You know, the expectation for this games have shifted an number of times this year with injury and we’ve had to adapt to those changes and unfortunately one of them came on the last day of training camp in Narita where I sustained a small tear in my quad so for me the last couple of weeks have been all about being in a position where I could go out and line up on the track.
Orla Comerford paid this heartfelt tribute to her coach Brian Corcoran who passed away before the @Paralympics thanks to Orla & @ParalympicsIRE for taking time to speak with us after her race despite all the emotion. Orla is a superstar and will be back #Paris2024 pic.twitter.com/zdbVCK1ZUr— Darren Frehill (@Darrenfrehill) August 31, 2021
Comerford paid heartfelt tribute to her coach Brian Corcoran who passed away before the Paralympic Games.
“Lining up was incredibly important for me with losing my coach, Brian Corcoran, two weeks ago. I saw him the day I left and I know that he was incredibly proud of me being here and being on the plane so for me it was about lining up and being there and I think he was with me every step of the way.

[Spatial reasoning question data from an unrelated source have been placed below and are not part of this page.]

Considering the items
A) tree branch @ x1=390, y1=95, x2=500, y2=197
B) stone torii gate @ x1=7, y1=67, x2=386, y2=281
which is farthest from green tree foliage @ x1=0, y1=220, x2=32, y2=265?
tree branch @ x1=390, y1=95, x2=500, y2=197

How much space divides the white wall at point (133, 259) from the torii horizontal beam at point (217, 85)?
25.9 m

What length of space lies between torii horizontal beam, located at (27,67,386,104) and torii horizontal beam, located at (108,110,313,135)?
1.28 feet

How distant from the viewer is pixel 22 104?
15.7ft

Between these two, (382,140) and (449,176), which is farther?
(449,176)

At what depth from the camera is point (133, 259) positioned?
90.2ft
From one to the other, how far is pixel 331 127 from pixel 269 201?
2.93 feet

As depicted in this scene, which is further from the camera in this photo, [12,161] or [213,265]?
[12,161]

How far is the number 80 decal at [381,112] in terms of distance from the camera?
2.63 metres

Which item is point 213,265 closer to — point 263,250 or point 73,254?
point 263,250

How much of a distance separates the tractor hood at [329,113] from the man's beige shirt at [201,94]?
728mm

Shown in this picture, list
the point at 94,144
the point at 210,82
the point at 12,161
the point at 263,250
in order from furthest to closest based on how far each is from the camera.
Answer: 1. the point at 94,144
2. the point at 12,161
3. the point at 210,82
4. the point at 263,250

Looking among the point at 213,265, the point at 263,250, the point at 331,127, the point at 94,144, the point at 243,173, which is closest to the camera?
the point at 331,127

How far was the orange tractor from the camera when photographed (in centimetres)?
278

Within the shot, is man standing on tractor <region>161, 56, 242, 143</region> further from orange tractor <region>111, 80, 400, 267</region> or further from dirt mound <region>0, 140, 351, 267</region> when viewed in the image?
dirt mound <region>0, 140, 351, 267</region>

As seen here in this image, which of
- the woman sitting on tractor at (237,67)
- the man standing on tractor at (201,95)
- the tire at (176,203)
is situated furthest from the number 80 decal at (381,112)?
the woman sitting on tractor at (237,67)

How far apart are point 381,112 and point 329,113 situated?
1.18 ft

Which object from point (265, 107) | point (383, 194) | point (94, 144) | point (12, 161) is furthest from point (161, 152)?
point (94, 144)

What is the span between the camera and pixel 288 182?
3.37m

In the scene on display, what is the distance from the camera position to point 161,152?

“To his family who have been so incredibly strong and so incredibly kind, I’m sure this has been an incredibly difficult time for them, it’s been a very difficult time for all of us, it was really hard being here by myself, I was lonely not being at home with the Raheny Shamrocks gang and his family and everything like that but I know that, at the end of the day, this is where he wanted me to be, he told me as much and so mu goal was to be out there and, while I knew I couldn’t make him proud with the times and the performance I hoped that he would be proud of my resilience and my drive to be out there on the starting line.”